• YOUR TASKS:
a. In the Confluence table question, what error does the poster get when passing the modified table to conf.update_page?
b. Translate this sentence from the Confluence table question into Spanish: "I wrote a code that can get (download) table from Confluence page."

• PAGE EXTRACT:
Update table in Confluence through Python - python

I created a Confluence page some time ago, where there is one table. Periodically I need to add additional row and to put some text there. I would like to automate it. Besides, in the last column I need to upload some files.
I wrote a code that can get (download) table from Confluence page. But I am thinking, how to write new information in new row in that table in Confluence through Python. From research that I have carried out I decided that I need to update that table in Python (as dataframe) that I have got from Confluence. After that upload new table into Confluence. Is this idea correct?
I suppose that modified table (dataframe) in Python I need to put as
conf.update_page(page_id, page_content),
However, I get an error like "Object of type DataFrame is not JSON serializable". Could you help me, please? I do not know, how to solve it. Perhaps, something is incorrect.
As I have written before, I need to attach some documents to the last column of the table. I completely do not understand how to do it. There are some functions that can attach something to Confluence, but I need to attach files in the last column and the last (created) row. Do I need to do it in dataframe (modified table) in Python or should I do it in Confluence after uploading modified table there? If so, I do not understand, how to explain to Python to put it exactly in the last column as I only download table to Python from Confluence. Moreover, when
Below there is a code, by which I got table from Confluence.
from atlassian import Confluence
import pandas as pd
conf_site = 'https://confluence.company.com/'
conf_user = "login"
conf_pass = "password"
page_id = 0000000000
conf = Confluence(url=conf_site, username=conf_user, password=conf_pass)

• ENTRIES PROVIDED:
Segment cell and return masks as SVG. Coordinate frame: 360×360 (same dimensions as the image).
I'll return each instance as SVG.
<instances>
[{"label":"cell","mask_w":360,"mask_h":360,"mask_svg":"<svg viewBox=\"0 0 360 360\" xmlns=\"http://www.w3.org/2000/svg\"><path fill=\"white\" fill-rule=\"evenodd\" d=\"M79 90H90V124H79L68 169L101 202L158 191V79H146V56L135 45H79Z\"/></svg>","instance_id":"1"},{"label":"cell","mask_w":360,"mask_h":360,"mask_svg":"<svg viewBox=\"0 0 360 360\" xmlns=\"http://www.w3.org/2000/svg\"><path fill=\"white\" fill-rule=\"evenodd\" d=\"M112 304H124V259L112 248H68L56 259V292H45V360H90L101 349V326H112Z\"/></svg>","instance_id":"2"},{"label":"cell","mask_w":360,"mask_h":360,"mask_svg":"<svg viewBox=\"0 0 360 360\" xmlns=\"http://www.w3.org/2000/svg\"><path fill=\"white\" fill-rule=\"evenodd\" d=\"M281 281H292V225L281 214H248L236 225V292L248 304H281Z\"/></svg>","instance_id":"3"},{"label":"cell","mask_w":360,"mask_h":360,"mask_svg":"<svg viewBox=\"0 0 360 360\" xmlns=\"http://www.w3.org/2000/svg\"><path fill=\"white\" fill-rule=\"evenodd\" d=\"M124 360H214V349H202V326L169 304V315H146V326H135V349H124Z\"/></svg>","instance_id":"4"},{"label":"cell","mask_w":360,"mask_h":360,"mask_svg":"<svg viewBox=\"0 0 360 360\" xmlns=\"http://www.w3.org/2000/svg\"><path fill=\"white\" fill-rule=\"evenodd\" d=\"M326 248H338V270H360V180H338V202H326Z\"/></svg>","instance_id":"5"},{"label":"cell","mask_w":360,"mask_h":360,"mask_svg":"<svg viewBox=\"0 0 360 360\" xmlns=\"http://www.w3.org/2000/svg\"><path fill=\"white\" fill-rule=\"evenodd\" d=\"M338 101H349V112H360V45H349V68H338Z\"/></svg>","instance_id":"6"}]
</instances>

• EXPECTED ANSWERS:
a. "Object of type DataFrame is not JSON serializable"

b. Escribí un código que puede obtener (descargar) la tabla de la página de Confluence.